- _Aim of the exercise_
Swap every "river surface" in the data below for "stream surface", keeping everything else unchanged, and give all of the data back without the pictures.

- _Data entries_
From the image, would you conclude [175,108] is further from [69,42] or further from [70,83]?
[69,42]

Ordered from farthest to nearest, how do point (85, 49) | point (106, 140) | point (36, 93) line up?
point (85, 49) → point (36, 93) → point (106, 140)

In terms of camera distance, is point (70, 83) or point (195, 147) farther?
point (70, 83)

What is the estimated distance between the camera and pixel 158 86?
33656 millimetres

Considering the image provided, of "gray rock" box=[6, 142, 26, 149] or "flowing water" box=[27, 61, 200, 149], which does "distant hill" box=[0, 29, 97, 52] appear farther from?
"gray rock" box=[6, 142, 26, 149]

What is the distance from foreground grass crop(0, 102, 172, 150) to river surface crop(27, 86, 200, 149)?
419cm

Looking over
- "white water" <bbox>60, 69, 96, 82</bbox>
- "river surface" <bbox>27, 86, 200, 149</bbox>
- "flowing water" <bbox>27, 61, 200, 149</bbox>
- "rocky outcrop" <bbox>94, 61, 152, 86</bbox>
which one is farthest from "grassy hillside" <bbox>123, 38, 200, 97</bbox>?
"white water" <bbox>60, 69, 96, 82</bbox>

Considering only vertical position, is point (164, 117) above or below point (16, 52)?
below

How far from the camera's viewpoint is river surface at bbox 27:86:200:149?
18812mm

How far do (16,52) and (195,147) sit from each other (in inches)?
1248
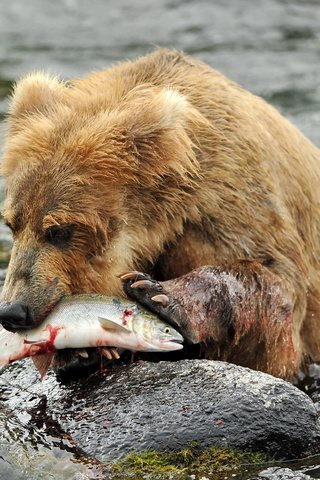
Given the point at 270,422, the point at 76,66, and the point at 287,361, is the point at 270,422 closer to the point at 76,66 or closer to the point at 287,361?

- _Exercise solution_
From the image, would you conclude [175,108] is further from [69,42] or further from [70,83]?
[69,42]

Ordered from farthest to nearest, how do point (85, 49) | point (106, 140) | point (36, 93) line up?
point (85, 49) → point (36, 93) → point (106, 140)

In terms of camera distance, is point (70, 83) or point (195, 147) farther?
point (70, 83)

What is the estimated distance between the camera and pixel 158 86?
33656 millimetres

Considering the image provided, of "gray rock" box=[6, 142, 26, 149] or "flowing water" box=[27, 61, 200, 149], which does "distant hill" box=[0, 29, 97, 52] appear farther from?
"gray rock" box=[6, 142, 26, 149]

What is the distance from foreground grass crop(0, 102, 172, 150) to stream surface crop(27, 86, 200, 149)?
419cm

Looking over
- "white water" <bbox>60, 69, 96, 82</bbox>
- "stream surface" <bbox>27, 86, 200, 149</bbox>
- "flowing water" <bbox>27, 61, 200, 149</bbox>
- "rocky outcrop" <bbox>94, 61, 152, 86</bbox>
which one is farthest from "grassy hillside" <bbox>123, 38, 200, 97</bbox>?
"white water" <bbox>60, 69, 96, 82</bbox>

Considering only vertical position, is point (164, 117) above or below point (16, 52)?
below

How far from the camera's viewpoint is stream surface at bbox 27:86:200:149?
18812mm

How far do (16,52) and (195,147) sit from each other (in inches)?
1248
Given the point at 270,422, the point at 76,66, and the point at 287,361, is the point at 270,422 closer to the point at 76,66 or closer to the point at 287,361?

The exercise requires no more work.